Pakistan Stock Exchange (PSX) has successfully concluded the historic upgradation from MSCI Frontier Markets to Emerging Markets status. Although the KSE-100 Index declined by 7.8% during the outgoing week because the Net Foreign Inflows were below the investors’ expectations, the seamless execution of over $1.6 billion in gross traded value demonstrates that Pakistan’s capital market infrastructure is ready to accommodate huge deal flows.
The market closed on the worst note ever last Friday. In four days of trading, the market lost almost 4,000 points and market cap worth Rs653bn was incinerated in a selling frenzy the likes of which has rarely been seen.
The total market capitalization of the PSX nosedived by a US$ 6.22 billion or 7.3%, to US$ 93 billion. In PKR terms, the loss has been more than PKR 653 billion.

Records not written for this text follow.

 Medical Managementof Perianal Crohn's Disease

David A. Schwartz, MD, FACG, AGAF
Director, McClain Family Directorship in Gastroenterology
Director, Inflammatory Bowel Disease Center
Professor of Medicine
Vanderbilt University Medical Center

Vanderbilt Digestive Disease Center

According to experts From 25 May to 2nd June:
- Large Cap fell by 15%
- Mid Cap fell by 19%
- Small Cap fell 8% to 13%.
After passing through a big test, the Pakistani bourse and regulator came under criticism for their alleged “failing” in handling the business. The criticism was based on extending clearing date from June 1 to June 5.
Pakistan Stock Exchange (PSX) struggled to handle the historic high foreign trade volume of $987 million conducted on Wednesday.

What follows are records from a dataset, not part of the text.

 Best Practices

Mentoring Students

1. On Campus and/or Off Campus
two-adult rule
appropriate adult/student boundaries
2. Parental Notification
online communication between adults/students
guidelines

The National Clearing Company of Pakistan Limited (NCCPL), which supervises the settlements, reported that there has been a delay in affirming a significant number of trades.

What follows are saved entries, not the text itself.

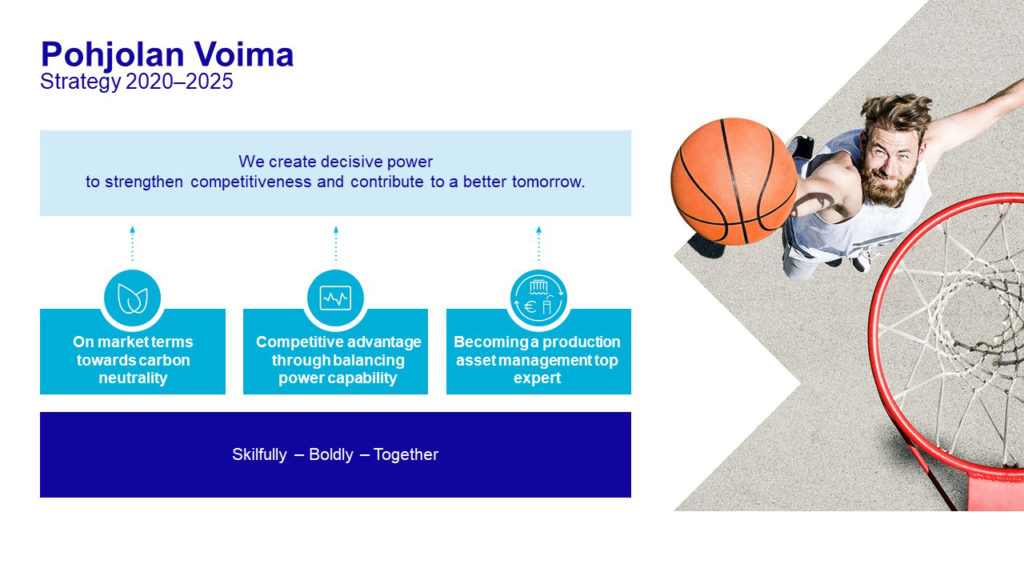 Pohjolan Voima
Strategy 2020–2025

We create decisive power to strengthen competitiveness and contribute to a better tomorrow.

On market terms towards carbon neutrality

Competitive advantage through balancing power capability

Becoming a production asset management top expert

Skilfully – Boldly – Together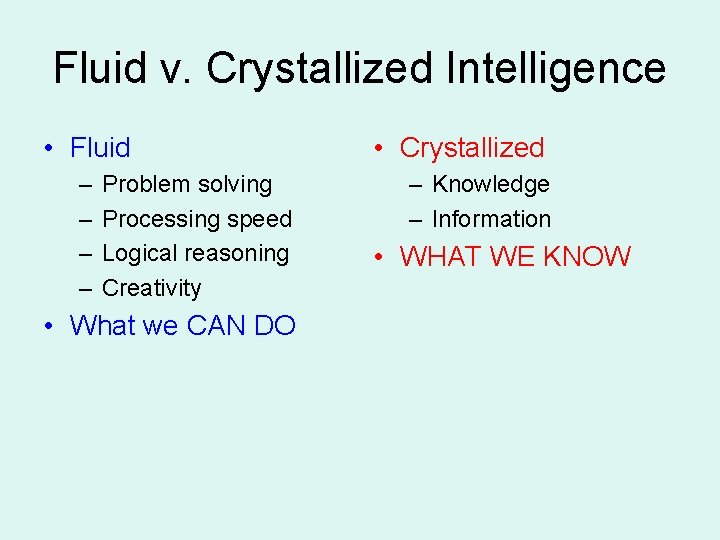 Fluid v. Crystallized Intelligence

• Fluid
– Problem solving
– Processing speed
– Logical reasoning
– Creativity
• What we CAN DO

• Crystallized
– Knowledge
– Information
• WHAT WE KNOW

The $987 million includes gross buying of $452 million and gross sales of $534 million. The trades were to be settled on June 2 under the T+2 (Trading day + two days) system. The settlements were officially delayed to June 5 which is today.
The allegations leveled include intentionally helping some brokerage houses amid a delay in settlement. But the National Clearing Company -NCCPL denied such allegations saying it was done to facilitate smooth completion of trade volumes that were huge and the custodian banks were unable to affirm orders for execution.
It has been noticed that those brokerage houses or individual brokers who did not have foreign clients with big exposure or individual fortune makers who failed to benefit due to sluggish market trend ahead of transition were the ones critical.
Nadeem Naqvi, Managing Director PSX earlier talking to a News channel said all regulators were geared up to handle the additional volumes and facilitate transactions on June 1. “No foreign investor has complained about the handling of business while transition took place, said Muzzamil Islam CEO EFG Hermes in Pakistan.
Market watchers and followers believe that making transition controversial would reflect negatively on Pakistan and create doubt in the minds of investors. Some cited local business rivalries, vested interests and failure of some brokers/investors in making windfall profits (as they expected) on this transition as the main reason for criticizing and leveling allegations.